Sunday, January 07, 2007

The Joy of Bad Knees

Cliff Morrow owns a blog creatively titled Cliff Morrow’s Blog. If you don’t visit him yet, you’re missing a hearty, healthy treat. The man is a joy—inside and out.

Photobucket - Video and Image HostingAnyway, faster than you can hang a Babylonian despot, Cliff’s Bride has been scheduled for knee replacement surgery. Ouch!!!

Well, what with me recently doting over A Wife with a Bad Knee, Cliff asked for some “expert advice.” So here’s to you, Cliff.

First, while she’s in the hospital, boil a dozen eggs or so.

On the first day back from the hospital, have some boxed fried chicken stacked up and ready when she gets home. She’ll appreciate it. If you eat it straight out of the box, she won’t have any heavy plates to wash. You love her too much to ask her to stoop over to load the dishwasher.

Now for breakfast every morning, I’d recommend you just drive into town and hang out at the diner or donut shop for a couple of hours with “the boys.” That way, you’ll be out of her way, but you can still bring her back the community news. Oh, before you leave, toss her one of those boiled eggs to eat while she’s watching Good Morning, America—in bed.

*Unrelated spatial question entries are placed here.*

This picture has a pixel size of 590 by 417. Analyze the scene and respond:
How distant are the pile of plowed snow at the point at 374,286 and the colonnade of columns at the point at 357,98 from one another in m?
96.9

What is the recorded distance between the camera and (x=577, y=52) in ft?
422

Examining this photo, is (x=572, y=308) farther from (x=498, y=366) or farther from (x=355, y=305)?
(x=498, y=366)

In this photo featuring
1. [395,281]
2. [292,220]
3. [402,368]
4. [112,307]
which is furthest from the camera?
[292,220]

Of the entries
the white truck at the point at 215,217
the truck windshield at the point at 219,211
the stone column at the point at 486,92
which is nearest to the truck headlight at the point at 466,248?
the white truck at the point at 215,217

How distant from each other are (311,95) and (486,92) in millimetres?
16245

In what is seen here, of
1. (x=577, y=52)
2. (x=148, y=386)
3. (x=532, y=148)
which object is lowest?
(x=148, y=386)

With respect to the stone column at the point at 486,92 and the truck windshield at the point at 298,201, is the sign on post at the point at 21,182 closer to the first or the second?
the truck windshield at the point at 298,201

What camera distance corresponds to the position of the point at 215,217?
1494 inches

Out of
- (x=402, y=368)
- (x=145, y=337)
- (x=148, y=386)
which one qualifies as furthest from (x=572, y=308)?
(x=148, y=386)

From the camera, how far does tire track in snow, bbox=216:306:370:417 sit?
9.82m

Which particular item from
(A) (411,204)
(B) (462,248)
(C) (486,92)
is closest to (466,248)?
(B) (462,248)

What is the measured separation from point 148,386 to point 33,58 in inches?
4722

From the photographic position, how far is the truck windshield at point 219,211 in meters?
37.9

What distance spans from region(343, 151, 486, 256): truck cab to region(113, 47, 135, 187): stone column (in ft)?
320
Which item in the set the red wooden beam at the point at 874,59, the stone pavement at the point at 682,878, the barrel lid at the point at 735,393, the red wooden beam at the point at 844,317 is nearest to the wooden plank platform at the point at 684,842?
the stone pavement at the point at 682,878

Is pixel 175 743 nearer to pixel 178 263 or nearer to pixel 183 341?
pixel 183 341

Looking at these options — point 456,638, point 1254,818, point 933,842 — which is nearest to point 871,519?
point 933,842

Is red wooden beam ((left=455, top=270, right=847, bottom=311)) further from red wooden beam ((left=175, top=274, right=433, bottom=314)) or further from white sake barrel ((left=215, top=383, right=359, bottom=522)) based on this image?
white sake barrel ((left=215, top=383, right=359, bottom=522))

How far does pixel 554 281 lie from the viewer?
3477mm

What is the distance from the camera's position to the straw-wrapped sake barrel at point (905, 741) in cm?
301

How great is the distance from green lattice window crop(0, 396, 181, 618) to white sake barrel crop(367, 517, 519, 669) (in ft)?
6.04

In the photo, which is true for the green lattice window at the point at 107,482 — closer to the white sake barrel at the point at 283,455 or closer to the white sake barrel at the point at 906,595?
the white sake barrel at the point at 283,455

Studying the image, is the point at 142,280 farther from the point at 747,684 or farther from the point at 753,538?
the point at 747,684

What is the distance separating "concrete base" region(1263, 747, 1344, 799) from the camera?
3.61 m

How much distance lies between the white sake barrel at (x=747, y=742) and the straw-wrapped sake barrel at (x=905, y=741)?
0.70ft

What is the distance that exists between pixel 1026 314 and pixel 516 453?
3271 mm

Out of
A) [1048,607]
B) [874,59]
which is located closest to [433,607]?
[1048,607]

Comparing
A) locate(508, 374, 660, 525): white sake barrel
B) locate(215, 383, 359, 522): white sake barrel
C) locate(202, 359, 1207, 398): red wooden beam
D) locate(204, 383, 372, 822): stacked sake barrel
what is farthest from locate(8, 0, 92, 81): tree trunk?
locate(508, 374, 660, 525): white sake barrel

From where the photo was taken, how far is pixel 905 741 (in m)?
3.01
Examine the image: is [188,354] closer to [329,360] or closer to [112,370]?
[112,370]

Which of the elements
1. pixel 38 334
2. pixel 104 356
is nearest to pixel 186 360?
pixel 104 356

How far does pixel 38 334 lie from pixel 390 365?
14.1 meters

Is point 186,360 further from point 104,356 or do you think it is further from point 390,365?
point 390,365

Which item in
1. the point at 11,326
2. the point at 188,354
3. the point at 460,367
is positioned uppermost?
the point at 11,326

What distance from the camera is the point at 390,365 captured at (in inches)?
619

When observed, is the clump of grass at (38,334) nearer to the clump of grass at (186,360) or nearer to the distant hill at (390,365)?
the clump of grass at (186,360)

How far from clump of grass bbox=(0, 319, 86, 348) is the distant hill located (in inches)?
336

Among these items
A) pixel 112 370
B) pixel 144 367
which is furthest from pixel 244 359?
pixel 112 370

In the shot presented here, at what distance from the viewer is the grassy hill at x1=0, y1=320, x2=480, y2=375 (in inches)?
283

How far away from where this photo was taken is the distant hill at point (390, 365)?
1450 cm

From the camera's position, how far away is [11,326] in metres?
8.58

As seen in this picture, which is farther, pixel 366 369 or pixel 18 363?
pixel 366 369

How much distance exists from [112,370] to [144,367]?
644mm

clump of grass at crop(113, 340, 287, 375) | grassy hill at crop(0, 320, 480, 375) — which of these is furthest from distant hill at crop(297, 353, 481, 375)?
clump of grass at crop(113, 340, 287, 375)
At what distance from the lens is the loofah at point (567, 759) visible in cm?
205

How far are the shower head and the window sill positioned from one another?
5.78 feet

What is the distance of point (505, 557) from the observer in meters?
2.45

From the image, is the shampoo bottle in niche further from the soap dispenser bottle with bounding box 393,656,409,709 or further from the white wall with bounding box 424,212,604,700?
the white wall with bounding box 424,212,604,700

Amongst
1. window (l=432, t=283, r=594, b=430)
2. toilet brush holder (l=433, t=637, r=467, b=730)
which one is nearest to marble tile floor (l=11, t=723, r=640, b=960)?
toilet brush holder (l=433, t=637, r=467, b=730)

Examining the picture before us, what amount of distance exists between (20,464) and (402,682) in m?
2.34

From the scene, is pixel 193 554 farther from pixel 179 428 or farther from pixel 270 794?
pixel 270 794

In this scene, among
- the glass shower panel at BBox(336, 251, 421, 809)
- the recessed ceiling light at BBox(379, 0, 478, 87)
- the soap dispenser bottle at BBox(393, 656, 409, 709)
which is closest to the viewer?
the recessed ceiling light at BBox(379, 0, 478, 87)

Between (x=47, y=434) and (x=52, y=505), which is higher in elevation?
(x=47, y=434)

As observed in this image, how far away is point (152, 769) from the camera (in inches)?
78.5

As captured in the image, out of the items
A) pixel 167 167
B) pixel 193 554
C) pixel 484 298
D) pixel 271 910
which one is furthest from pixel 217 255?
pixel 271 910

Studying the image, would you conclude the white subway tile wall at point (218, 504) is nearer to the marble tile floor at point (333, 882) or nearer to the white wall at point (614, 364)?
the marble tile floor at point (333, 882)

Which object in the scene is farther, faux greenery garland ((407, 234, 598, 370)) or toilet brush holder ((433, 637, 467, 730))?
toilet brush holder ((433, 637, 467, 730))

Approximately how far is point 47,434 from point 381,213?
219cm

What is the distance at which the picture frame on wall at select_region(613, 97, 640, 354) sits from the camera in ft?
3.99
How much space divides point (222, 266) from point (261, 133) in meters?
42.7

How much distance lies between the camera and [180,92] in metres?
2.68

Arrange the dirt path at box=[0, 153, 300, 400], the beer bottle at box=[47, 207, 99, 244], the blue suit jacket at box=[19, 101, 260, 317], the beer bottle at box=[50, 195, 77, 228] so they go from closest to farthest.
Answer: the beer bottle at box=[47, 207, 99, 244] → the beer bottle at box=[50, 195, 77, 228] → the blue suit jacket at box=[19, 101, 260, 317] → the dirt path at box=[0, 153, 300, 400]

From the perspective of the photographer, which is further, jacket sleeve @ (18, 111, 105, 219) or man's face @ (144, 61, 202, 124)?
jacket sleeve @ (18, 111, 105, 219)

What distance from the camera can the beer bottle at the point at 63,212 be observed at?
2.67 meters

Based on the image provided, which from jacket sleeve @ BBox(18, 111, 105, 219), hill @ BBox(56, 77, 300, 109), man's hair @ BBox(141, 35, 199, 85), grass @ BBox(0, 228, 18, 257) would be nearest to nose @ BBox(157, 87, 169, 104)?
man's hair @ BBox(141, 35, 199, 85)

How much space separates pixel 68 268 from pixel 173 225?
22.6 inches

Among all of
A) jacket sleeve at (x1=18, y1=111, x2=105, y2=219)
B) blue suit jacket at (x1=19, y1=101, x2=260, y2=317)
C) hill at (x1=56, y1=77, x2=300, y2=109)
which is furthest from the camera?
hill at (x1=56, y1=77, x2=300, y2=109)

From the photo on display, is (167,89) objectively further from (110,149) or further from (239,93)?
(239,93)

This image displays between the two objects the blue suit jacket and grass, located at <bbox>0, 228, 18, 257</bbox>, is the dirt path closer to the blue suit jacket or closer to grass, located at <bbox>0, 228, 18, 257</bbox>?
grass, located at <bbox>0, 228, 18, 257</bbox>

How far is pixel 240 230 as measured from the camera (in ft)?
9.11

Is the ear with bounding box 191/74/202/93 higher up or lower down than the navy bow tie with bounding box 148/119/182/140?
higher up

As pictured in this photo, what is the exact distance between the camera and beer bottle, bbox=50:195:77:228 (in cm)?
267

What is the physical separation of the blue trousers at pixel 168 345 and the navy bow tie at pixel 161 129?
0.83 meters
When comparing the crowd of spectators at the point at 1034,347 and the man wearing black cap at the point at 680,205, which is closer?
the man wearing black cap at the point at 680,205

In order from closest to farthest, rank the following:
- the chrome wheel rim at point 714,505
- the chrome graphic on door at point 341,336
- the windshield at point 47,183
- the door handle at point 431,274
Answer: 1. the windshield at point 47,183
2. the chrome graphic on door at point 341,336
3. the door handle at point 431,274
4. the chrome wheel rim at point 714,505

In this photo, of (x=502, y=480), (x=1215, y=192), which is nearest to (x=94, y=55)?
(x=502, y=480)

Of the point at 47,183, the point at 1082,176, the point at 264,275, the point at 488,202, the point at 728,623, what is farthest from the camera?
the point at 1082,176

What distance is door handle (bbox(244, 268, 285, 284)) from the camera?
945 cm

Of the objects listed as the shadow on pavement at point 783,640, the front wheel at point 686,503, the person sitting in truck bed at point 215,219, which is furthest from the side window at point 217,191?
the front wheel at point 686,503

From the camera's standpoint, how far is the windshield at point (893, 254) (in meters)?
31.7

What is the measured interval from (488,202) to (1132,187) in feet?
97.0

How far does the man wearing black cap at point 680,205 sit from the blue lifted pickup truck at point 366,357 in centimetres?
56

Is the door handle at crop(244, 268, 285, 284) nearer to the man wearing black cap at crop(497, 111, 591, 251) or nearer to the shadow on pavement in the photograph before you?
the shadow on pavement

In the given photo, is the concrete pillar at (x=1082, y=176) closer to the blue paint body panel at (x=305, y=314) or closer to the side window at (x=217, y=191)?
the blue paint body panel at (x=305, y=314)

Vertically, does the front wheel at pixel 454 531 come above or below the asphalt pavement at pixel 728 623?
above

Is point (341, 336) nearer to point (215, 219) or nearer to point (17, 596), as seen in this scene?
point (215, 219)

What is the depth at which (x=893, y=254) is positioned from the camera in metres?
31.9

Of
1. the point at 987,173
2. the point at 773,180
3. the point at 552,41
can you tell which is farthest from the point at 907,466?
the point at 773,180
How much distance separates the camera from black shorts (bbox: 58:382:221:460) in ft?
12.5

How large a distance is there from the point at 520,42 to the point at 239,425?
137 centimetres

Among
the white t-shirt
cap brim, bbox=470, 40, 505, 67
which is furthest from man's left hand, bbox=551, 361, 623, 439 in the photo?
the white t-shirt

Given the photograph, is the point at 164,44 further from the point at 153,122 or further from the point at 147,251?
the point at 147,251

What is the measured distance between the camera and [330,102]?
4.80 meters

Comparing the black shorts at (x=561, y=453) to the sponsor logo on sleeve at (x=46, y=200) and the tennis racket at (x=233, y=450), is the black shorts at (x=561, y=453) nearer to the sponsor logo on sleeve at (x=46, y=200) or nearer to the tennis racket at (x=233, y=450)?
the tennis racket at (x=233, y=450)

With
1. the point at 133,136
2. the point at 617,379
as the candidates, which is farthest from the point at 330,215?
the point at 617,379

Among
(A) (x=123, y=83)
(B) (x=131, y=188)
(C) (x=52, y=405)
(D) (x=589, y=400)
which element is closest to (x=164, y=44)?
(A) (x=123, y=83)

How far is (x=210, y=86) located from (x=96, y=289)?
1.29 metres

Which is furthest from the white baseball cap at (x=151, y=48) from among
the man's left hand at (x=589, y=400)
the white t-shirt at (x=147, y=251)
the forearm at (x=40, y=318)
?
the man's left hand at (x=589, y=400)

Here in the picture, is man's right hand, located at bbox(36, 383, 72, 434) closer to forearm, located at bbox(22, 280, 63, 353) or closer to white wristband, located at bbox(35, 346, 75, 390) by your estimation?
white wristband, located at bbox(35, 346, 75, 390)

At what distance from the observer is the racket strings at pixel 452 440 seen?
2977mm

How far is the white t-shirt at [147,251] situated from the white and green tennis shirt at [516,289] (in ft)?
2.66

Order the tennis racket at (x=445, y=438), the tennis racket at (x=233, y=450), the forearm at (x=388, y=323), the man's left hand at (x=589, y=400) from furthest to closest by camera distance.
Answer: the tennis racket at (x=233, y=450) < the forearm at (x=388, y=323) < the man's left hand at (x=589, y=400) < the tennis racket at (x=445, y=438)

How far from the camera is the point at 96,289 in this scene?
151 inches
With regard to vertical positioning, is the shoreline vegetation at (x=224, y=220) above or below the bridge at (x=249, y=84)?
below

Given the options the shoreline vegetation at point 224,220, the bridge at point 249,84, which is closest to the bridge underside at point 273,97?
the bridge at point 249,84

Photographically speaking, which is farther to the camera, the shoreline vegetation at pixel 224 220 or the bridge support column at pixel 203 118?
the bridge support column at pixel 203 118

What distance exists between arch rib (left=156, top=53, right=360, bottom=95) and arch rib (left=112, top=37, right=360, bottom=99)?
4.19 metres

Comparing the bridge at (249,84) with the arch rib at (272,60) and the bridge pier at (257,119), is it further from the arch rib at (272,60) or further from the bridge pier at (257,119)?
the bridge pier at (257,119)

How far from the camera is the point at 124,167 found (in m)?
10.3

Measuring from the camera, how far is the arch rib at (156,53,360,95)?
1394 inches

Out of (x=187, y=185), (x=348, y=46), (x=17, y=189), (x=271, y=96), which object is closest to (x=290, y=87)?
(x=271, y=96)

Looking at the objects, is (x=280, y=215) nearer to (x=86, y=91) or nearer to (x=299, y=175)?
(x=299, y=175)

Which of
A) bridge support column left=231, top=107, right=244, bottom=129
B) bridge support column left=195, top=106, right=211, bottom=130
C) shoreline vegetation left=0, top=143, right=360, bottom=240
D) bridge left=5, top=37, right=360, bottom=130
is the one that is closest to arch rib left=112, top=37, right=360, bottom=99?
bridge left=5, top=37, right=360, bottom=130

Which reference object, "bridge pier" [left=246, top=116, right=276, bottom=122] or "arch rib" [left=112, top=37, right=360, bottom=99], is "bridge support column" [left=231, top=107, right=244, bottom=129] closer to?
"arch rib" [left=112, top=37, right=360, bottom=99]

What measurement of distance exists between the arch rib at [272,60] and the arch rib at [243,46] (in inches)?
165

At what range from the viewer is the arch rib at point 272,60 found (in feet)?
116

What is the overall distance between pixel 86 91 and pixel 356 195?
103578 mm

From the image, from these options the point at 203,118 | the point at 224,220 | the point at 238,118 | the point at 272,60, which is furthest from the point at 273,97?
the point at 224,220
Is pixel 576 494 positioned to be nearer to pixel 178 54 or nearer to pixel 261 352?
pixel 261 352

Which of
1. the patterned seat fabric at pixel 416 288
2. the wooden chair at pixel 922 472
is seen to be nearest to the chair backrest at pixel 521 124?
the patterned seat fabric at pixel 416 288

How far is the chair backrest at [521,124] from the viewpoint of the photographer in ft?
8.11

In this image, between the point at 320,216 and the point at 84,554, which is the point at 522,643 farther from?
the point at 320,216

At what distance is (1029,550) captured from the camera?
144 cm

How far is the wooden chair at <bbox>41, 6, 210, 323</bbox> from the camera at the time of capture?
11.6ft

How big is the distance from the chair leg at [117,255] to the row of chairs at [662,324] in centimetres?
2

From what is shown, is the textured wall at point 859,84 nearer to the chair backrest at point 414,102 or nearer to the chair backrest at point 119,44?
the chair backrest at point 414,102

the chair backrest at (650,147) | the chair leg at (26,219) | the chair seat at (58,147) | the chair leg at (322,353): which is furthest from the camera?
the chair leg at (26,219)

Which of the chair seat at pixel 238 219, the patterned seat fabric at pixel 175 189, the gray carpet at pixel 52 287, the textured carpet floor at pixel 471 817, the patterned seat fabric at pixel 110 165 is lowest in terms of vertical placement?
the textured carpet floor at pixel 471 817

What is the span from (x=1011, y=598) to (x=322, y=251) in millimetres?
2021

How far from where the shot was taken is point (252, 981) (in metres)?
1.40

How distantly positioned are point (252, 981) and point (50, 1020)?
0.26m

Too bad you don’t have any kids at home. They could fix her lunch. They owe her, don’t you think? But on your way back from the donut shop, bring some hearty cinnamon rolls that have been well-slathered with thick maple icing. When you slither in the door, sing something like, “Sweets for the sweet.” Then just watch how far that gets you.

Some of the best meals you’ll ever eat will come from your church choir members, the prayer team members, the deacons’ wives and so forth. All you have to do is call one or two ladies and they’ll set up dinner service for weeks. I’m telling you, there’s nothing like good home cookin’, even when it’s somebody else’s. Oh yes, tell them to bring paper plates, so Marilyn won’t have to wash those heavy plates.

Now for sleeping accommodations during this tender time, give her a sweet good night kiss and offer to tuck an afghan around her while she falls asleep out in the living room. I recommend this because you sure don’t want those hard plastic leg splints jabbing you in the back half the night. And, I don’t know about you, but moaning and groaning kinda gets under my skin. How’s a working man to get any sleep?

So Cliff, just follow my lead and things should be fine.

Here’s another option: let her stay over at the grandkid’s house the whole time. That way she’ll eat like a queen and you’ll be able to get in some golf...er "work," without interruption. Bonus: Your Bride can have two beautiful and active granddaughters in her lap all day long. She’ll really like that!

Finally, it’s a good thing Marilyn has that dog kennel business, because after she gets well she can visit your doghouse once a day and hose you down.